# Financial Shenanigans



## This is Brutal (Aug 30, 2012)

Hi. Going though a brutal divorce. I suspect major financial shenanigans with my ex to be and her business dealings.

Does anyone know if I can ask the IRS to perform an audit? What is the best way to have the finances investigated? Any suggestions appreciated.


----------



## PBear (Nov 16, 2010)

Find a forensic accountant in your area. Expensive, most likely. But depending on the assets in question, it might be worthwhile. 

I suspect the IRS won't be much use to you, as privacy laws would prevent them from sharing anything with you anyway. 

C
_Posted via Mobile Device_


----------



## Juicer (May 2, 2012)

Well, depends on the incomes. 

If it is in accounts that aren't easy to get, like in the Cayman Islands, or Swiss Accounts, good luck finding them. Because unless your spouse admits to it, the IRS won't find it.

If the source of income is illegal, it won't be easy to find it. And good luck getting anything out of her. 
Because illegal funds are taxed heavily once they are discovered, because they are taxed by the IRS, then interest accumulates at a high percentage on that tax income, and you face back fines, and other fines...
And by the time it is discovered, usually a large percentage of it is already spent, and the taxes are larger than what is left.


----------



## anchorwatch (Mar 5, 2012)

PBear said:


> Find a forensic accountant in your area. Expensive, most likely. But depending on the assets in question, it might be worthwhile.

Directions:
**a.** Decide whether each statement agrees with the thread on suspected financial shenanigans, answering yes or no and quoting the words that settle it: (i) A forensic accountant is likely to be inexpensive. (ii) Privacy laws are expected to keep the IRS from sharing anything with the person who started the thread. (iii) Money held in Swiss accounts is easy to find.
**b.** In the thread on suspected financial shenanigans, what does Juicer say has usually happened to a large percentage of illegal funds by the time they are discovered?
**c.** Write the next part of the thread on suspected financial shenanigans, starting after the final quoted line.
The items that follow play no part in this work.

Provided data:
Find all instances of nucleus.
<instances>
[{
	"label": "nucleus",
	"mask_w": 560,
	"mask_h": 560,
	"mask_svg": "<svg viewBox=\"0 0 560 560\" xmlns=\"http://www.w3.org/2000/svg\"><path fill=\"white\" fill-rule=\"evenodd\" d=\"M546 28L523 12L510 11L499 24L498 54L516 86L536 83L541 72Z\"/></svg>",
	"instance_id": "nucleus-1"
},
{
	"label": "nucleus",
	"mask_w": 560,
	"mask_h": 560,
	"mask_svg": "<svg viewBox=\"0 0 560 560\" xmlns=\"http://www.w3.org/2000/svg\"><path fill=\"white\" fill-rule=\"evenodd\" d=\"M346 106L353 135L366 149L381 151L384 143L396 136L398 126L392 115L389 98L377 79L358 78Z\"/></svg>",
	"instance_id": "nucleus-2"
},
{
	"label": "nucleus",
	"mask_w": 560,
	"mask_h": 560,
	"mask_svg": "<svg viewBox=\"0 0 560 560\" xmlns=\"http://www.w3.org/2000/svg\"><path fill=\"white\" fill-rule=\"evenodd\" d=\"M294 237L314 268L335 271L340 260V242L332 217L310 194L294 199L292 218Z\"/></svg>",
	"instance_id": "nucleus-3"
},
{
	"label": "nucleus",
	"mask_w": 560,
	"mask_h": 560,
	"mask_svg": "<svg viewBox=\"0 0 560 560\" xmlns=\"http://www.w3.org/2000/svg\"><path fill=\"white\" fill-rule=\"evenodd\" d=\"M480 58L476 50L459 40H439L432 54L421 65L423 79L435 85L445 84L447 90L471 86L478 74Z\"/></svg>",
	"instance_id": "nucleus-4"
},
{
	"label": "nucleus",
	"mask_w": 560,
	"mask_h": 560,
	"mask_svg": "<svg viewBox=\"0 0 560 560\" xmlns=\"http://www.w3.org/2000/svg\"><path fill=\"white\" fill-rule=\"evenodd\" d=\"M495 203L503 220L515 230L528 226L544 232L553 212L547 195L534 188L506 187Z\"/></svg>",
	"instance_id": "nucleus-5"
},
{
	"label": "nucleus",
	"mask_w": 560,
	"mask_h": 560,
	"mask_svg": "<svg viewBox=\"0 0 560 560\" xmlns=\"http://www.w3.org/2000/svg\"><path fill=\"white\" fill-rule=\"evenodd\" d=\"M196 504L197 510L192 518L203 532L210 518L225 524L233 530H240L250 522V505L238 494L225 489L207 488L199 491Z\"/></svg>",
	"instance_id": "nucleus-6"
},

The replies:
**a.**
(i) No: "Expensive, most likely."
(ii) Yes: "privacy laws would prevent them from sharing anything with you anyway."
(iii) No: "If it is in accounts that aren't easy to get, like in the Cayman Islands, or Swiss Accounts, good luck finding them."

**b.** A large percentage of the funds has usually already been spent.

**c.**
> 
> I suspect the IRS won't be much use to you, as privacy laws would prevent them from sharing anything with you anyway.
> 
> ...


:iagree:

Ask your divorce lawyer for one. They are commonly used when a good deal of assets are at stake.


----------



## DTO (Dec 18, 2011)

If you guys filed joint returns, you may be on the hook if there is an audit and there are substantial errors. Remember that, while the statute of limitations is 3 years on ordinary mistakes, the limit is 6 years for substantial underpayment of taxes, and there is no limit where fraud is an issue. Also remember that changes in your federal taxes may cause state tax issues.

My advice would be to run this by your lawyer. If he can't help you, maybe he can refer you to the appropriate person. 

Perhaps if there are issues and you can show your wife kept you in the dark, you can apply for innocent spouse protection.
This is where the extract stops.